To address that, one novel study by Lewis et al.[37▪▪] used data from the PENTA-5 clinical trial, of 127 European/South American children in an immunological sub-study, to model the CD4 trajectories of children on ART into adulthood. As expected, the long-term CD4 z-scores were significantly lower for children starting ART at older ages and those with lower pre-ART CD4. However, children starting with lower CD4 cell count at younger ages had greater capacity for immune reconstitution as compared to older children, possibly due to increased thymic activity and a shorter duration of infection [37▪▪]. The same model was also applied to data from the Antiretroviral research for Watoto (ARROW) trial, of 1206 children randomized to clinical-based or clinical and laboratory-based monitoring in Uganda and Zimbabwe, with 4 years of follow-up on ART [38▪]. Similar results were observed, whereby higher long-term CD4 cell counts were predicted for children starting ART at younger ages and with higher CD4 cell counts (P <0.0001). Interestingly, children starting ART aged above 10 years were unlikely to ever normalize CD4 cell counts, irrespective of their CD4 at start of therapy.

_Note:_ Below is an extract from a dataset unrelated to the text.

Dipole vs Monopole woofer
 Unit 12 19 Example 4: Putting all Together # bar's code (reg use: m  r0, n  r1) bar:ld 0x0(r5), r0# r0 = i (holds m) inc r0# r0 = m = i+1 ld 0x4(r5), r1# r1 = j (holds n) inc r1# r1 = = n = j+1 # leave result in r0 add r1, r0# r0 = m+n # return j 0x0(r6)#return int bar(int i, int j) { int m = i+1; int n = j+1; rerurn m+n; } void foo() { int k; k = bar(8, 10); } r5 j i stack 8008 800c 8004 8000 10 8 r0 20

These findings are consistent with recent results from an observational study in Thailand. Among 507 children followed up for a median of 7 years, 22% failed to achieve immune reconstitution defined as confirmed CD4 of at least 25%, of whom over half had sustained viral suppression less than 400 copies throughout their follow-up time . Age above 7 years and very low CD4 less than 5% at start of ART were associated with poor immune reconstitution, although the impact on clinical events was not assessed. In contrast, in the PREDICT trial, composed of similarly older children, there were no differences in long-term immune response in the immediate versus deferred ART arms, and it was unclear if there was an effect of age at start of therapy [28▪▪].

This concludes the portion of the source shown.